How can we prevent AI models from cannibalizing themselves when human-generated data runs out? Scientists say they’ve found the answer.

https://www.livescience.com/technology/artificial-intelligence/how-can-we-prevent-ai-models-from-cannibalizing-themselves-when-human-generated-data-runs-out-scientists-say-theyve-found-the-answer

Publish Date: 2026-05-21 06:00:00

Source Domain: www.livescience.com

While the evolution of artificial intelligence (AI) systems has shown no sign of slowing, there’s a growing concern that large language models (LLMs) will soon run out of human-made data to ingest and learn from.

Once this happens, scientists say, AI models will increasingly rely on synthetic AI-made information, which will lead to an effect called “model collapse.” This is where LLMs spout gibberish and the AI systems they underpin deliver inaccurate answers and hallucinate information to queries far more commonly than they do today.

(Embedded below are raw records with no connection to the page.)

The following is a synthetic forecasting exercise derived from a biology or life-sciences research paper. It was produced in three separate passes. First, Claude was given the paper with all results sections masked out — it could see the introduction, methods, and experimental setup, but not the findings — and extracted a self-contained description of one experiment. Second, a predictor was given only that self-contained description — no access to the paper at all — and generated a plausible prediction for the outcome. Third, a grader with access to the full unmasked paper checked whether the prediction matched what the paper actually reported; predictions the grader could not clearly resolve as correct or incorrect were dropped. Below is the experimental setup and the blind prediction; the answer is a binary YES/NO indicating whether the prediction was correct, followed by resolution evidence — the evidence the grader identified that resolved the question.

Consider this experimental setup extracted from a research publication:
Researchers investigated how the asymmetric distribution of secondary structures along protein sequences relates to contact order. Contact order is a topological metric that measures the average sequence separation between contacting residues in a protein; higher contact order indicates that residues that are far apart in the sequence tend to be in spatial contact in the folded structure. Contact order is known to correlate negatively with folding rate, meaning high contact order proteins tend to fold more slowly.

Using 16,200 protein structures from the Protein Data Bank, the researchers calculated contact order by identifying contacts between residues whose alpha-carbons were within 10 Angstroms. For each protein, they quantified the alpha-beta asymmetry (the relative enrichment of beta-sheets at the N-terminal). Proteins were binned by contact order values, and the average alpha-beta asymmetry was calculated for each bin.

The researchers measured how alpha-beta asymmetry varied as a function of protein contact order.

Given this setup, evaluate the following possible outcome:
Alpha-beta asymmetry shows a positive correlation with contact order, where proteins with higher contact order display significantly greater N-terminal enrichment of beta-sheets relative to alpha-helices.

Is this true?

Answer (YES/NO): NO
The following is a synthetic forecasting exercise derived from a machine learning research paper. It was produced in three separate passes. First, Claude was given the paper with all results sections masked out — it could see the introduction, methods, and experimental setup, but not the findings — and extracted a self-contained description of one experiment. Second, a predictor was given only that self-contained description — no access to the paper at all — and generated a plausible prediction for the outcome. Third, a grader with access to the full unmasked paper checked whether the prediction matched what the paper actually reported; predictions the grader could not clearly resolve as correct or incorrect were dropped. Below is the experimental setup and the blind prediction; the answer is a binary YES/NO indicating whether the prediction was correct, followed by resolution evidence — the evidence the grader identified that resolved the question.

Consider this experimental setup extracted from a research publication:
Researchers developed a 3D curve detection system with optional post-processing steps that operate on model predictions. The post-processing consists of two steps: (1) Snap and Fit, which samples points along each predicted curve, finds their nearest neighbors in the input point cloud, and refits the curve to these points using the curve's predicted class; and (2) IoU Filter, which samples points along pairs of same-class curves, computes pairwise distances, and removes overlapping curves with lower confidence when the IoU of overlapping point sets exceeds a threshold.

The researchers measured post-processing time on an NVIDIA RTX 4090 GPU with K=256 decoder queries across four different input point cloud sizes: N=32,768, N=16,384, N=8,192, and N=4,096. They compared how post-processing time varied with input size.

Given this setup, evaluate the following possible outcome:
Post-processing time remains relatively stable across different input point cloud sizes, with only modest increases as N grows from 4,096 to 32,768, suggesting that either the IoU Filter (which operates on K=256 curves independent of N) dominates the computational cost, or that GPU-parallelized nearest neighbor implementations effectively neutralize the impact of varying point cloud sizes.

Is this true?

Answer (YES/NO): YES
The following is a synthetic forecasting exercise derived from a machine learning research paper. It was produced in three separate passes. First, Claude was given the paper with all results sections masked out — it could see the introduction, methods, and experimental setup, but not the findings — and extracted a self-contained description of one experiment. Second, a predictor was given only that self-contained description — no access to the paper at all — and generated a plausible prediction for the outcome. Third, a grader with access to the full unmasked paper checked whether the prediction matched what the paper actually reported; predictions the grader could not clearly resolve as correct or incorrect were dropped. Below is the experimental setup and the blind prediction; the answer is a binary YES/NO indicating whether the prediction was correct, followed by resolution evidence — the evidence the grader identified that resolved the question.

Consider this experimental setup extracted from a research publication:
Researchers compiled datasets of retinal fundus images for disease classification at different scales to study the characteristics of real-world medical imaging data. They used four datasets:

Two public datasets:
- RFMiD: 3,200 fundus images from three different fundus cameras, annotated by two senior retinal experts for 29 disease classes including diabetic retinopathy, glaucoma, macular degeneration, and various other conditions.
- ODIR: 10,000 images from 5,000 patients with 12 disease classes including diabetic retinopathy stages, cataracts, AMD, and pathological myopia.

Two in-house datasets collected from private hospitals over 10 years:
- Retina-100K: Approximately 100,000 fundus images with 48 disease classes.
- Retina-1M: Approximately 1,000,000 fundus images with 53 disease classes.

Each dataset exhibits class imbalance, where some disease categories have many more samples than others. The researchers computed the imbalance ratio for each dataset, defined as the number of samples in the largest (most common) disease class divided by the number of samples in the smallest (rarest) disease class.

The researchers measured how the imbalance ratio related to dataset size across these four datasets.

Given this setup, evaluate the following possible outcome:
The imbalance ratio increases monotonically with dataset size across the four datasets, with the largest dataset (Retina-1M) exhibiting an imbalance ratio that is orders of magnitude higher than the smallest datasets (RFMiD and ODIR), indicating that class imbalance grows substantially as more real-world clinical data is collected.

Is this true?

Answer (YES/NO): YES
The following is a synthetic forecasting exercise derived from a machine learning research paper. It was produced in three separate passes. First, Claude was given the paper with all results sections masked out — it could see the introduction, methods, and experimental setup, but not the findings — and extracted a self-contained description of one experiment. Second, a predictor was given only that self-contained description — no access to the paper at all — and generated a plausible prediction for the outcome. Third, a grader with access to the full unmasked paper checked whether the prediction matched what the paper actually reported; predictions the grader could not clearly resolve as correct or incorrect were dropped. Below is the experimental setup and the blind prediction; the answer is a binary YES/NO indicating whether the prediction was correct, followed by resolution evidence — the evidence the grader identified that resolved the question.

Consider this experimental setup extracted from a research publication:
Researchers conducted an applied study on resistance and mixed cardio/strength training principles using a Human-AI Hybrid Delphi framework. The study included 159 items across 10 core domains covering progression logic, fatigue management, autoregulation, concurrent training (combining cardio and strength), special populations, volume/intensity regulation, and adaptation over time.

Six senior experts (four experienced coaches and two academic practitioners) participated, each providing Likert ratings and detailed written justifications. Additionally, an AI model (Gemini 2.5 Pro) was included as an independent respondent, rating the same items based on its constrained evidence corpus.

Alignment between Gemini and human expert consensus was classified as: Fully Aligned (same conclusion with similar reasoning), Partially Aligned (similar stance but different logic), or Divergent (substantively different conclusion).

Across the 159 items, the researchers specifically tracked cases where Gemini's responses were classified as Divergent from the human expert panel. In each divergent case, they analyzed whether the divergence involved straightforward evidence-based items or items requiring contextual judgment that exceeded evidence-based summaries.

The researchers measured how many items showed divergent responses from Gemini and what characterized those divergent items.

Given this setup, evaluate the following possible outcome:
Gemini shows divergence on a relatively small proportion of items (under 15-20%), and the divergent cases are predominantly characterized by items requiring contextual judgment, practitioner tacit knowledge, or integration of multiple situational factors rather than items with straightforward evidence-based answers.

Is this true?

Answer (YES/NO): YES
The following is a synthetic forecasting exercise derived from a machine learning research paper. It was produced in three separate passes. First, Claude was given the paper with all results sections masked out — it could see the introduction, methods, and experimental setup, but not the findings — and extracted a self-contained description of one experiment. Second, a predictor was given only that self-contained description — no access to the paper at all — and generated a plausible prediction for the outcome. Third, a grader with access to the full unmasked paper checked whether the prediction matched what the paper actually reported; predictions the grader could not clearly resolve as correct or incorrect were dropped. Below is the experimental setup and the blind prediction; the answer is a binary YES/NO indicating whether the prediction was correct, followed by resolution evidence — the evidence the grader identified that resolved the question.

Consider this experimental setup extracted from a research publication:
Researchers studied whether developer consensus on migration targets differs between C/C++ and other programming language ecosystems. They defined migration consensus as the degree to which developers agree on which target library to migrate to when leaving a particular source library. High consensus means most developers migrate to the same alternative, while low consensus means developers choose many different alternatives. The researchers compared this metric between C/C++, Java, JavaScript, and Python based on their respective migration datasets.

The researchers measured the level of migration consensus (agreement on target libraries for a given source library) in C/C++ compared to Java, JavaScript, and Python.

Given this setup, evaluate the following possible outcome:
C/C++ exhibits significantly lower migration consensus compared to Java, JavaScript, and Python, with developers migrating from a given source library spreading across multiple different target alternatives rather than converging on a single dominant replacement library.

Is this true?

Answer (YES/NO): NO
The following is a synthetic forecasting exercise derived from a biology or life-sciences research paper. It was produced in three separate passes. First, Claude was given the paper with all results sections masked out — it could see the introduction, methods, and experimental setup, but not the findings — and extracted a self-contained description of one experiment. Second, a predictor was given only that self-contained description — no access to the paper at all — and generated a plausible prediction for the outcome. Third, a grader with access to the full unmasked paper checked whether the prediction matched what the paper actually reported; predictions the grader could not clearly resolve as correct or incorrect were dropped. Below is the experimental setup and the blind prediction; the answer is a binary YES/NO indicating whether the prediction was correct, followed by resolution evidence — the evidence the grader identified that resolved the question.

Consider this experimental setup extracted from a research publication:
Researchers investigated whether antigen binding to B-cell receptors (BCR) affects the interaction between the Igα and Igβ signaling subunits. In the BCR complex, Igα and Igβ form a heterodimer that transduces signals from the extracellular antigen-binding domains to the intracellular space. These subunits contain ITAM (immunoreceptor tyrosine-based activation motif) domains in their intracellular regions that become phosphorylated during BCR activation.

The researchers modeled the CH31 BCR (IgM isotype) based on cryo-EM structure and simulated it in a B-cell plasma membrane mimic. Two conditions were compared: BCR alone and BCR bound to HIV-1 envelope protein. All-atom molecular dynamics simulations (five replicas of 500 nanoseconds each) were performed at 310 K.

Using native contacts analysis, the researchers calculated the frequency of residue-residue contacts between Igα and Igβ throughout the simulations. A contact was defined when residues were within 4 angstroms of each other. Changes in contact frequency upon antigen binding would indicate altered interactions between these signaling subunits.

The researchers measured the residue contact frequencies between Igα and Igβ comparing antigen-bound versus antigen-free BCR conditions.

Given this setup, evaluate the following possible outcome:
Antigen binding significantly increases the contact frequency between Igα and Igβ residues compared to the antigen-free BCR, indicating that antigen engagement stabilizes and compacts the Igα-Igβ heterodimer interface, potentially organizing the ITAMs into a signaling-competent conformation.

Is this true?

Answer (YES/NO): NO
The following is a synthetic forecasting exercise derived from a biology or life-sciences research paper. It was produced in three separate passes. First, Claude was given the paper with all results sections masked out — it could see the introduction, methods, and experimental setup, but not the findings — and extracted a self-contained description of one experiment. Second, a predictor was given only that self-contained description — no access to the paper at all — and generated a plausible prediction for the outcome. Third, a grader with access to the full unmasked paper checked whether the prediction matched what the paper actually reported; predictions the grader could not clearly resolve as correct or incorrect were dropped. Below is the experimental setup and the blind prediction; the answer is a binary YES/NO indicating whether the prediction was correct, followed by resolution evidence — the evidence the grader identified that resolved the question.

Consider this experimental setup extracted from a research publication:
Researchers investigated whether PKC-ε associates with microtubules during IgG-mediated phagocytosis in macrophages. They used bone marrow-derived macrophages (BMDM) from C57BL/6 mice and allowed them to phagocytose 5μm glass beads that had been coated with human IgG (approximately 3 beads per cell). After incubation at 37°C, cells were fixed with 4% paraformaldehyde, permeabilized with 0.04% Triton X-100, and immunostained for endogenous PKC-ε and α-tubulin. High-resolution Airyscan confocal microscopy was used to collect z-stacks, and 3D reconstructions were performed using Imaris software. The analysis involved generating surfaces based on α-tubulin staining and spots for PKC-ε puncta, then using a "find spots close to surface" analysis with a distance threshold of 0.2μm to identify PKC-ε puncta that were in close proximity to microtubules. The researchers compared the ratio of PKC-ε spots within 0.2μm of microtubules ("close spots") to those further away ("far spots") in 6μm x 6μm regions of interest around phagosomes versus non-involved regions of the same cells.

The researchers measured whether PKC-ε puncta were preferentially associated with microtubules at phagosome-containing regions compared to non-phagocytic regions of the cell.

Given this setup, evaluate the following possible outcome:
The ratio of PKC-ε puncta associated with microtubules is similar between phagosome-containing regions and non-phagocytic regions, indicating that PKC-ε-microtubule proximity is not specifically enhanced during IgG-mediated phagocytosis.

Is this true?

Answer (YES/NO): NO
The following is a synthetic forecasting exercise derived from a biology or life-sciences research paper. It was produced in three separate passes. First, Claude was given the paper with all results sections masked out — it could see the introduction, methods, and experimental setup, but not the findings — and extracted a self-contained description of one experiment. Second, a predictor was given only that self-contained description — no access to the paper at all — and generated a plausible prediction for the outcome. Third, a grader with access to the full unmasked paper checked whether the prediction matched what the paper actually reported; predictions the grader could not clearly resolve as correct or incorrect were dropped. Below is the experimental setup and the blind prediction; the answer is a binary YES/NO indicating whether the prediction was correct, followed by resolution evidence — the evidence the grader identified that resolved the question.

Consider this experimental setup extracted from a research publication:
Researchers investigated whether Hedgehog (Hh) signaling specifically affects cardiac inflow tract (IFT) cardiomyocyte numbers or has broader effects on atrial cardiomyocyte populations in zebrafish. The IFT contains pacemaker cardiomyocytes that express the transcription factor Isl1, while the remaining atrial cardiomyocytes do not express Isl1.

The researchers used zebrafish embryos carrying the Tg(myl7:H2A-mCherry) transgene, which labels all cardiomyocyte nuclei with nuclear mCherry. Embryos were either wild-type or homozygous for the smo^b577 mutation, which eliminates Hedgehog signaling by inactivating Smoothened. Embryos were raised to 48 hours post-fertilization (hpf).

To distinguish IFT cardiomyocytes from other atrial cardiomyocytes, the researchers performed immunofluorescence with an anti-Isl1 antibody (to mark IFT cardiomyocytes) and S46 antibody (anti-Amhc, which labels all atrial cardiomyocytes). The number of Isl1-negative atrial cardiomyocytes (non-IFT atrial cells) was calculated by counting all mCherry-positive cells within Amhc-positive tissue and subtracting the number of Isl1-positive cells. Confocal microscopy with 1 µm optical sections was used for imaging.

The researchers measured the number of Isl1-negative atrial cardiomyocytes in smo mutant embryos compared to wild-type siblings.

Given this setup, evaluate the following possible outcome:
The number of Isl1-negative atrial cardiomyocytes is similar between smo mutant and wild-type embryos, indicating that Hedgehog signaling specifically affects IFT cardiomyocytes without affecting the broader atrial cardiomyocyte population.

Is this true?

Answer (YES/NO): NO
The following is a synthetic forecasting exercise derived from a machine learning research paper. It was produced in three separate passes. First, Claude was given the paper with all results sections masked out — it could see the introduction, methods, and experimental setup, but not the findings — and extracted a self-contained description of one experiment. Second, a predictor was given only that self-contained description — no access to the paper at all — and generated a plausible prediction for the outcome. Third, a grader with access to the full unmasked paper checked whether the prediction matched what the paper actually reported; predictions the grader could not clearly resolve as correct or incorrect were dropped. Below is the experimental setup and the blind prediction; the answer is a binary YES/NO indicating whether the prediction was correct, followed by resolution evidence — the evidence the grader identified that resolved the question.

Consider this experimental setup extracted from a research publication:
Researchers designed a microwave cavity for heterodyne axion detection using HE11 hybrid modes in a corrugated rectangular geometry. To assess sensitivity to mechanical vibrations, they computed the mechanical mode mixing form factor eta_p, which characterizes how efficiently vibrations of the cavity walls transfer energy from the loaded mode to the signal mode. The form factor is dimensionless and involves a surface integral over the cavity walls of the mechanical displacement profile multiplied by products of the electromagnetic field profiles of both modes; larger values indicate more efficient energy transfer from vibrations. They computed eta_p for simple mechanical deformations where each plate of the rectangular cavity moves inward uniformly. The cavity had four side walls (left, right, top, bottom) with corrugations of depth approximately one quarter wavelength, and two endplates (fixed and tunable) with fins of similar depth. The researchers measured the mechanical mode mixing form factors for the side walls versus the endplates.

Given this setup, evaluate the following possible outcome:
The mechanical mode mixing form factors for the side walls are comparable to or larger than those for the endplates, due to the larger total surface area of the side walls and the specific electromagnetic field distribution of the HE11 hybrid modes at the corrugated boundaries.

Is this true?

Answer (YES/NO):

“That’s especially worrying considering some experts think that we will run out of high-quality human-generated data by the end of the year — so if you’re relying on this synthetic data, but there’s an almost existential threat it will sink your AI, you’re in trouble,” Yasser Roudi, a professor of disordered systems in the Department of Mathematics at King’s College London (KCL), told Live Science. “If, for example, you had LLMs that were used in hospitals to analyze brain scans and find cancers, if while training another model they experienced model collapse, these machines could misdiagnose people.”